# Problem requirements
Rename "viking ring" to "metal ring" throughout the items below, leaving everything else unchanged. Write out the items again without the pictures.

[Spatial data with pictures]
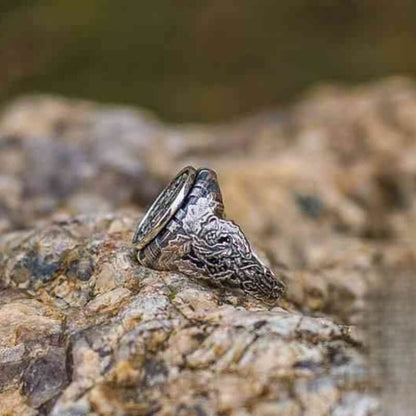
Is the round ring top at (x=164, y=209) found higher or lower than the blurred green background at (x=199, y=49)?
lower

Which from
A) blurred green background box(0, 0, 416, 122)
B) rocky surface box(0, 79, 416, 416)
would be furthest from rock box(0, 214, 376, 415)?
blurred green background box(0, 0, 416, 122)

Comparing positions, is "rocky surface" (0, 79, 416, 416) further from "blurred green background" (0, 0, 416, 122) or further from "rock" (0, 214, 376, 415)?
"blurred green background" (0, 0, 416, 122)

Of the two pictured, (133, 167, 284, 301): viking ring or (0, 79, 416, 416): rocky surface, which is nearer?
(0, 79, 416, 416): rocky surface

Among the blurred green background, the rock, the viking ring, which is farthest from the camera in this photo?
the blurred green background

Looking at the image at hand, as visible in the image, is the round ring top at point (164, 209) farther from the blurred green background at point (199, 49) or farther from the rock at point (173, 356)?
the blurred green background at point (199, 49)

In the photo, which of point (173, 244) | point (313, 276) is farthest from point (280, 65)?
point (173, 244)

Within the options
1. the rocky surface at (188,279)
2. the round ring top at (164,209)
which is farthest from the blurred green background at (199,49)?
the round ring top at (164,209)
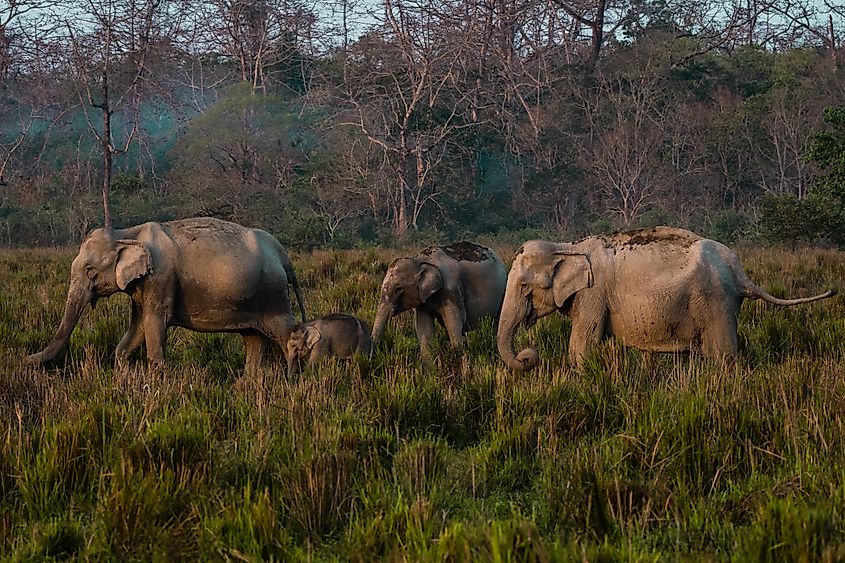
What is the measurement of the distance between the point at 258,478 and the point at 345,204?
964 inches

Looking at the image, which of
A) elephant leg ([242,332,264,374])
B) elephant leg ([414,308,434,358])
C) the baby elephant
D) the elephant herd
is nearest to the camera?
the elephant herd

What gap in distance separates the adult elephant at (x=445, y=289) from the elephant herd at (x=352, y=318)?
0.47m

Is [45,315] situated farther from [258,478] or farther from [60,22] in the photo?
[60,22]

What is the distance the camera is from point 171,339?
7.65 meters

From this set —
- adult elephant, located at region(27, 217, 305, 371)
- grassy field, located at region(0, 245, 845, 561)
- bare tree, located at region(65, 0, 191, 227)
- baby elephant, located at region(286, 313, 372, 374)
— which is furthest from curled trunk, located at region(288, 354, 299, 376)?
bare tree, located at region(65, 0, 191, 227)

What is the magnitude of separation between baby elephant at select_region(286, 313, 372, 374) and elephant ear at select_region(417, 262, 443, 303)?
0.93 m

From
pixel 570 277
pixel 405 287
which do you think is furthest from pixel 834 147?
pixel 570 277

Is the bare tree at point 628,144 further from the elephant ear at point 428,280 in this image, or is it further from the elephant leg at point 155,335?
the elephant leg at point 155,335

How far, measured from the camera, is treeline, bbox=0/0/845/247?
83.4 feet

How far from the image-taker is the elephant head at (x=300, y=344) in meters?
6.54

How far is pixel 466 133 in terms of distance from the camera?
2886 cm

# Correct output
Is the round ring top at (x=164, y=209) found higher or lower than the blurred green background at (x=199, y=49)?
lower

Which from
A) blurred green background box(0, 0, 416, 122)
B) rocky surface box(0, 79, 416, 416)
would be furthest from rock box(0, 214, 376, 415)?
blurred green background box(0, 0, 416, 122)

Comparing positions, is "rocky surface" (0, 79, 416, 416) further from "blurred green background" (0, 0, 416, 122) or further from "rock" (0, 214, 376, 415)?
"blurred green background" (0, 0, 416, 122)

Of the two pictured, (133, 167, 284, 301): metal ring or (0, 79, 416, 416): rocky surface, which is nearer?
(0, 79, 416, 416): rocky surface

Among the blurred green background, the rock, the metal ring, which is farthest from the camera in this photo?
the blurred green background

Looking at the image at hand, as visible in the image, is the round ring top at point (164, 209) farther from the blurred green background at point (199, 49) or farther from the rock at point (173, 356)?
the blurred green background at point (199, 49)

In the photo, which of point (173, 244) | point (313, 276) is farthest from point (280, 65)?
point (173, 244)

Within the options
1. the rocky surface at (188,279)
2. the round ring top at (164,209)
which is farthest from the blurred green background at (199,49)?
the round ring top at (164,209)
What is the measurement of the distance between the point at 258,478 and the point at 345,204?
964 inches

Looking at the image, which of
A) elephant leg ([242,332,264,374])
B) elephant leg ([414,308,434,358])
C) the baby elephant
D) the elephant herd
is nearest to the camera?
the elephant herd

What gap in distance separates the adult elephant at (x=445, y=289) from the elephant herd at (x=352, y=318)?
0.47m

Is [45,315] situated farther from [258,478] or farther from [60,22] in the photo?
[60,22]

What is the distance the camera is from point 171,339?
7.65 meters

From this set —
- adult elephant, located at region(27, 217, 305, 371)
- grassy field, located at region(0, 245, 845, 561)
- bare tree, located at region(65, 0, 191, 227)
- baby elephant, located at region(286, 313, 372, 374)
— which is furthest from curled trunk, located at region(288, 354, 299, 376)?
bare tree, located at region(65, 0, 191, 227)

What is the magnitude of separation between baby elephant at select_region(286, 313, 372, 374) and elephant ear at select_region(417, 262, 443, 303)?
0.93 m

From
pixel 570 277
pixel 405 287
which do you think is furthest from pixel 834 147?
pixel 570 277

Is the bare tree at point 628,144 further from the elephant ear at point 428,280 in this image, or is it further from the elephant leg at point 155,335?
the elephant leg at point 155,335

How far, measured from the camera, is treeline, bbox=0/0/845/247?
83.4 feet

How far from the image-taker is the elephant head at (x=300, y=344) in meters?
6.54

How far is pixel 466 133 in terms of distance from the camera?
2886 cm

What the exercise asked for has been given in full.